§ 本文:
++++++++++

【 こげら 選(こ) 】
○02
雪掻いて掻いて捨雪粗大なる この冬はうちも雪掻きが大変でした。正にこんな感じです。的確な描写と思います。
○10
北開き玄界灘を確かめり 「確かめり」がいいですね。勉強になります。
○24
店長の似顔は破顔種袋 興じているのは若い店員たちでしょうか。季語から伸びゆくエネルギーみたいなものを感じました。
○34
白梅や死んで平たくなる乳房 生きる儚さを白梅が際立たせるようです。
○37
多喜二の忌こんなところに昼の月 多喜二が死の間際に見た月なのでしょうか。そう思うと凄い句と思いました。
【 荒岩のりひろ 選(の) 】
(今回はお休みです。)
【 荒木乃愛 選(乃) 】
(今回はお休みです。)
【 えみこ 選(え) 】
(今回はお休みです。)
【 森本光太郎 選(光) 】
○15 雪女初のデートと言つて消ゆ
○28
黙々と足元見つめ雪の道
○35 風船の空の色より濃かりけり
○44 日時計は影を失ひ冴返る
○52
城址の昼のベンチや猫の恋
【 さんきう 選(さ) 】
(今回はお休みです。)
【 ルカ 選(ル) 】
○27 黒鍵に躓くロンド冴返る
○34
白梅や死んで平たくなる乳房
○35 風船の空の色より濃かりけり
○51 カルナヴァル馬車馬くいと首もたげ
○60
臘梅の香りどこまで老いの恋
【 青野草太 選(草) 】
○19 硝子戸に歪む運河や冬館
○34
白梅や死んで平たくなる乳房
○37 多喜二の忌こんなところに昼の月
○43 ひょいひょいと猫追い越して風生忌
○50
血しぶきが飛ぶ春昼の予告編
以上です。

++++++++++

§ 保存データ:
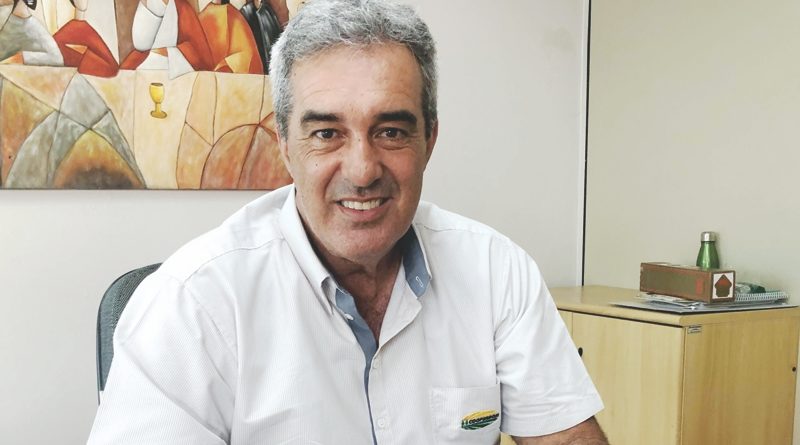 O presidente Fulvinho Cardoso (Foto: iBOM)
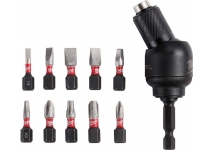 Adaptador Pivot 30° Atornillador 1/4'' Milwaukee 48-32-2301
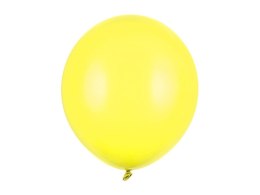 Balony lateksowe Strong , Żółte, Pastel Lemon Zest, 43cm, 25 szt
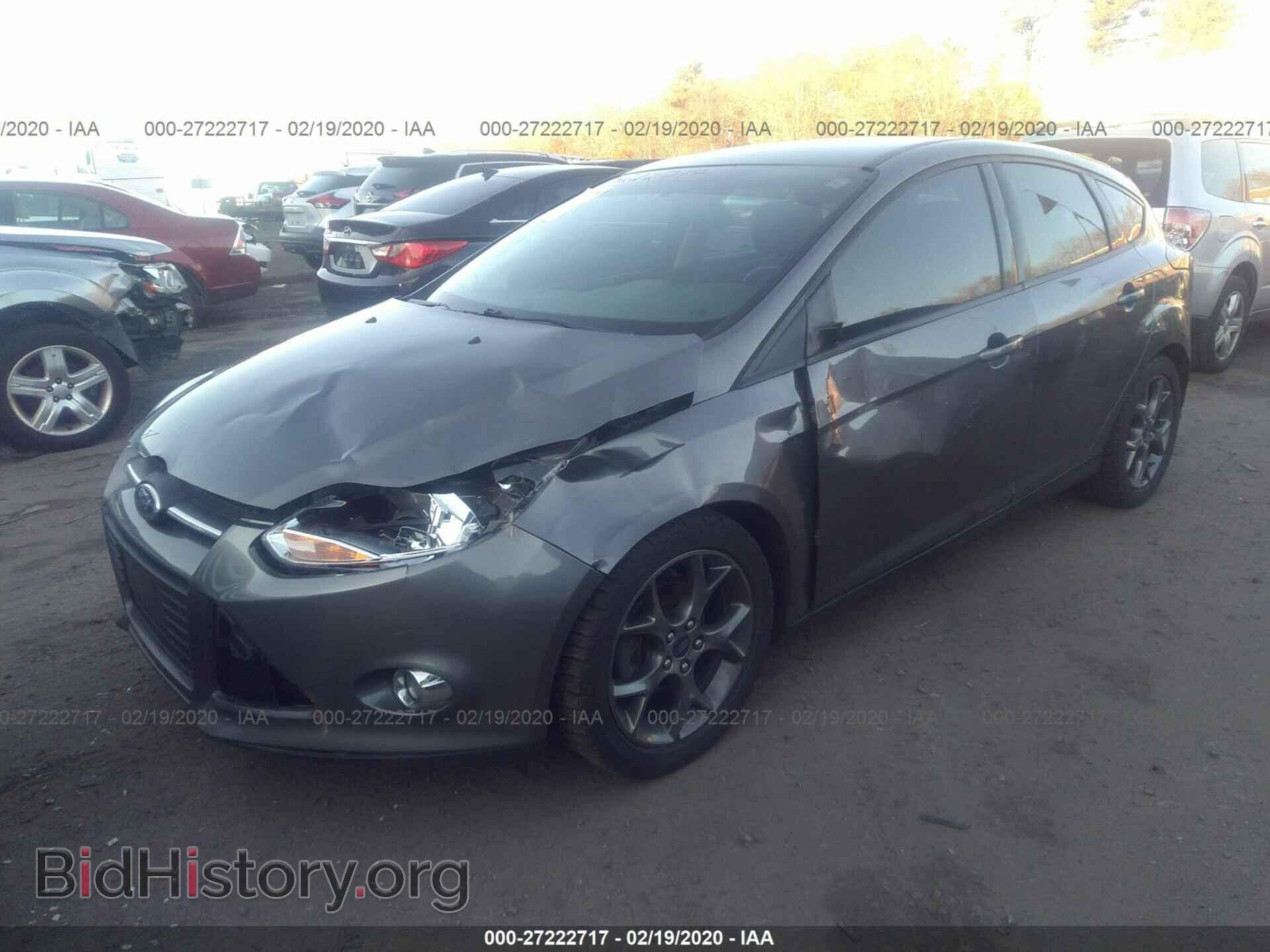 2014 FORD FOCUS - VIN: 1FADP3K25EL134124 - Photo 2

++++++++++

§ 問題と課題:
1. 句会の選句で、こげらが○10の句について「いいですね」と評している語は何か。
2. 句会の選句の続きを、最後の文の後から書け。

§ 解答:
1. 「確かめり」

2.
【 石黒案山子 選(案) 】
○26 水仙へ朝の光の流れそむ
○27
黒鍵に躓くロンド冴返る
○41 はないきにうぐいすもちをとぶきなこ
○54 春泥が跳ぶ黒澤映画のやうに跳ぶ
○60
臘梅の香りどこまで老いの恋
【 一斗 選(一) 】
○04 雪寄せの小山は長き影を曳き
○16
日脚伸ぶ玻璃に去年の綿ぼこり
○24 店長の似顔は破顔種袋
○32 菰巻の新しきまま春立ちぬ
○44
日時計は影を失ひ冴返る
【 中村時人 選(時) 】
○07 あかがりや母は生涯水仕事
○16
日脚伸ぶ玻璃に去年の綿ぼこり
○19 硝子戸に歪む運河や冬館
○24 店長の似顔は破顔種袋
○38
金縷梅や谷戸を超ゆればまた谷戸に
他に気になった句は
10 北開き玄界灘を確かめり
26
水仙へ朝の光の流れ込む
29 若人や疲れを知らぬ神楽舞
48 恋の猫一心不乱に水をなめ
【 土曜第九 選(第) 】
○04 雪寄せの小山は長き影を曳き
○12
砂鉄掘る一族のこと冬旱
○35 風船の空の色より濃かりけり
○38 金縷梅や谷戸を越ゆればまた谷戸に
○60
臘梅の香りどこまで老いの恋
【 奥寺ひろ子 選(奥) 】
(今回は選句お休みです。)
【 滝ノ川愛 選(愛) 】
○08 役立たぬ忖度もあり寒烏
○09
頭蓋骨ゆるみ北窓開きけり
○17 夭折の画家の生家や犬ふぐり
○26 水仙へ朝の光の流れそむ
○39
春日差缶コーヒーを熱くして
【 小林タロー 選(タ) 】
○05
足首に底冷まとひつく夜かな 「まとひつき」がぴったりです。
○09
頭蓋骨ゆるみ北窓開きけり 北窓開くや雪囲い解く、などの季語は東京にいると実感がわかないが、「頭蓋骨ゆるみ」で実感とはいかないが待ち焦がれていた気持ちはわかった。
○11
証明写真BOXの椅子冴え返る 閉鎖空間に漂う空気感と自分の気持ちが捉えられている。
○34
白梅や死んで平たくなる乳房 中七下五に共感。季語はもう少しいいものがありそう。
○38
金縷梅や谷戸を越ゆればまた谷戸に 金縷梅で谷を昇りつめた寂しい山村の景が浮かびます。
【 森高弘 選(高) 】
○11
証明写真BOXの椅子冴え返る これから提出する写真を撮るための緊張感。社会か学校かの新しい世界への不安。
○22
腹さすりながら入試のあひだ中 空腹か体調不良か。もっと集中しなければ。
○34
白梅や死んで平たくなる乳房 死に対する恐怖などない、という達観と読んだが、死んで好ましい人を詠んだと誤解される危険性もある。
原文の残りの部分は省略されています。